薄膜トランジスタQ1,Q2は電源端子Vdd(=5V)および電源端子Vss(=0V)間の電源電圧で動作する第1インバータ回路INV1を構成し、薄膜トランジスタQ3,Q4は電源端子Vdd,Vss間の電源電圧で動作する第2インバータINV2を構成する。インバータ回路INV1の出力端は走査線Yを介して制御される薄膜トランジスタQ5を介してインバータ回路INV2の入力端に接続され、インバータ回路INV2の出力端はインバータ回路INV1の入力端に接続される。薄膜トランジスタQ5は、画素スイッチング素子111が走査線Yからの走査信号の立ち上がりにより導通するフレーム期間において導通せず、このフレームの次のフレーム期間において導通する。これにより、少なくとも画素スイッチング素子111が映像信号Vpixを取り込むまで、薄膜トランジスタQ5は非導通状態に維持される。
薄膜トランジスタQ6およびQ7は静止画表示モードにおいて例えば1フレーム毎に交互に高レベルに設定される極性制御信号POL1およびPOL2によりそれぞれ制御される。薄膜トランジスタQ6は画素電極PEとインバータ回路INV2の入力端並びに薄膜トランジスタQ5を介してインバータ回路INV1の出力端との間に接続され、薄膜トランジスタQ7は画素電極PEとインバータ回路INV1の入力端並びにインバータ回路INV2の出力端との間に接続される。
この液晶表示装置では、走査線駆動回路103、信号線駆動回路104、スタティックメモリ部113、および接続制御部114を画素スイッチング素子111と同一のアレイ基板AR上に配置した駆動回路一体型となっている。ここで、走査線駆動回路103、信号線駆動回路104、スタティックメモリ部113、および接続制御部114は上述の実施例で説明したようなプロセスで一緒に形成される。従って、液晶表示装置の性能と共に生産性も向上できる。また、スタティックメモリ部113を設けたことにより、表示画素PXに対して供給される映像信号を保持する機能を得ることができる。静止画表示モードでは、映像信号がスタティックメモリ部113から表示画素PXに供給されることから、この状態で走査線駆動回路103および信号線駆動回路104をサスペンドさせることにより表示装置全体の消費電力を低減することが可能である。

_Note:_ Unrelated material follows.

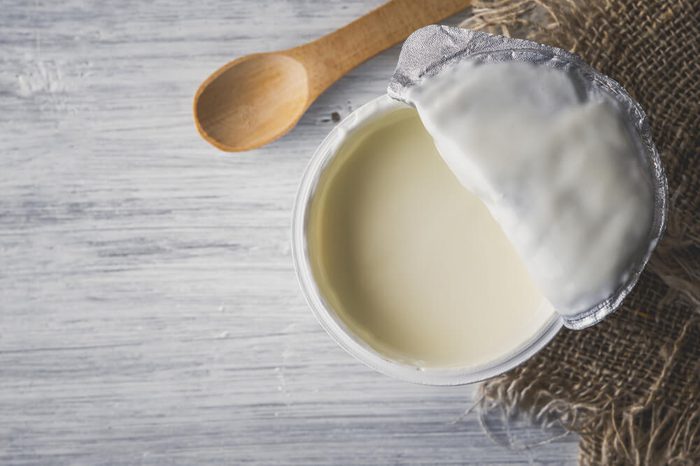 Natural yogurt on the white wooden table top view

尚、本発明は上述の実施例に限定されず、その要旨を逸脱しない範囲で様々に変形可能である。
上述の実施例では、ランプとしてキセノンフラッシュランプを用いたが、他のフラッシュランプを用いることも可能である。また、レーザアニールのエネルギー光としてKrFエキシマレーザ(λ=248nm)を用いたが、他に例えばXeCl(λ=308nm)、XeF(λ=351)、ArF(λ=193)、Qスイッチ利用YAG固体グリーンレーザー(λ=532nm)も利用可能である。この場合、酸化膜41は少なくともこれらエネルギー光の波長に対して透過性を有することが必要になる。更に、これらランプアニール、レーザアニールに限らず、高温ガス噴射を用いた対流による急速加熱(擬似RTA)を用いることも可能である。
また、Siのイオン注入に限らず、Geのイオン注入を行うことも可能である。